Sunday, 7 August 2011

Has teaching lost its shine?

Much has been said about the teaching profession of late. Some say we have lost the respect accorded to us in the past. It used to be a 'noble' profession, we were told. 

I'm sure you've heard of stories of inspiring teachers in the past and their selflessness. Interestingly, one cartoon sketch came vividly to my mind. It was a picture of a pair of glasses that the teacher had left on the table. In his absence, his pupils were silent and completed the tasks assigned. All the teacher had to do was leave his glasses on the teacher's table and he could leave the classroom without worrying about the class turning into a mayhem. Such was the respect and 'fear',  I might add, that the teacher exuded. If we were to try this today, we would be lucky to have our glasses back!

Has teaching really lost its shine? Admittedly not an easy question to answer but we have to admit that of late, the profession has had its fair share of 'beatings'. Here are some 'beatings' about teaching/teachers:
  • the labeling of teachers as 'guru 25 hari' (25th day of each month is pay day!)
  • teachers lack of professionalism- books not marked, not entering classes, preparing low-quality exam papers, doing business in the staffroom etc.
  • teachers are highly paid 
  • teachers involved in immoral activities
  • teachers go back early 
  • teachers enjoy long holidays
  • and so on and so forth
While some of these assumptions may not be true, I think we need to reassess our roles critically and objectively. If we consider teaching a professional occupation, then we should consider some of these questions and answer them honestly:
  • Is teaching a professional job? Being a teacher, I consulted the OED, which gives this definition, verbatim: ‘a paid occupation, especially one that involves prolonged training and a formal qualification’. Something we can read and explore..
  • Do we have specialised knowledge in relation to our job?
  • Do we have excellent practical and literary skills in relation to teaching?
  • Do we produce quality works: products, results etc.?
  • Do we display a high standard of professional ethics, behaviour and work activities?
  • Do we have high morale and motivation?
  • Do we respect our peers? We sometimes envy those who do better than us instead of learning from them.
  • Are we competent? For the competencies expected of us teachers, you can go to Standard Guru Malaysia.

I remember a colleague who remarked some years ago:  

"Teaching itself is hard Kak Rahmah! Forget about marking, courses etc..." 

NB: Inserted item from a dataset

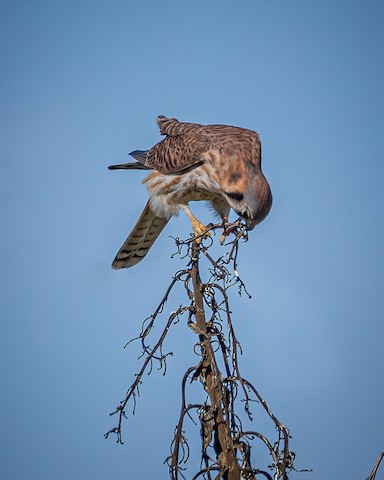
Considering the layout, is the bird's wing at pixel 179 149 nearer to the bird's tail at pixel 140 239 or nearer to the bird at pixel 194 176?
the bird at pixel 194 176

This coming from someone who had taught for fiftteen years then. I wonder how many share the same feeling. I totally agree. Teaching is hard and has become harder by the day. That is probably why some left mid-way. It's just not easy to go through the motion day in and day out. Yes, teaching is physically, emotionally and cognitively demanding but isn't this the profession we have chosen? If there is anyone, it should be us who must respect our own profession first before others. Here are some ways we can 'polish' the teaching profession:

  • improve the competencies we are lacking in- if you're a non-optionist teacher, equip yourself with the necessary competencies needed to teach English
  • don't stop learning- build a community of learning teachers
  • plan a continuous professional development programme that is relevant and focused (not cooking classes, facial demonstrations etc.)
  • keep ourselves professionally busy (one of the flagships from Tn Hj Sufaat Tumin- former Johor State Education Director) - planning and preparation of instruction, managing the classroom  environment, and professional responsibilities
  • be a part of the decision-making process in school -although this may be somewhat problematic given the top-down structure of schools...

At the root of of all this I believe is to have I.N.T.E.G.R.I.T.Y. Not just a buzzword but a prerequisite to bring back the shine in teaching.


 ~the thinking teacher~



4 comments:

  1. I left...needed a break..was getting too demoralised and disillusioned. Felt like I was running into a bulldozer piloted by an idiot on a mission. Too depressed that talented teachers were left to rot in some kind of superficial atmosphere of success. Anxiety bouts of helplessness in seeing what the kids may become was driving me into a nutshell of manic depression. Had to leave..at least for awhile..need to gather strength and faith that I actually mean something in this world

    ReplyDelete
  2. hi teachuhman,
    sorry u felt that way. i too at times become disillusioned and lost. but this is what i do best so i take what comes in my stride. it has not been easy i can tell u but i won't give up.

    ReplyDelete
  3. Thanks mdm..thank you very much..all this while, things that always hunting me is all the words written here before your suggestion how can the teacher polish the teaching profession.

    well, the teacher trainee always some sort of lost hope when people from every walk of life blame, critics, comment and etc.

    everytime, we felt that does they know the real thing that happens? does they know how hard this profession...

    prolonged training..yea, that's true..so true..

    thanks again mdm..thanks a lot..

    ReplyDelete
  4. dear aziz,
    have no fear! in every profession there are pros and cons. what u need to do is to equip yourself with all the knowledge and skills u will need in the challenging elt world. perhaps u can make a difference!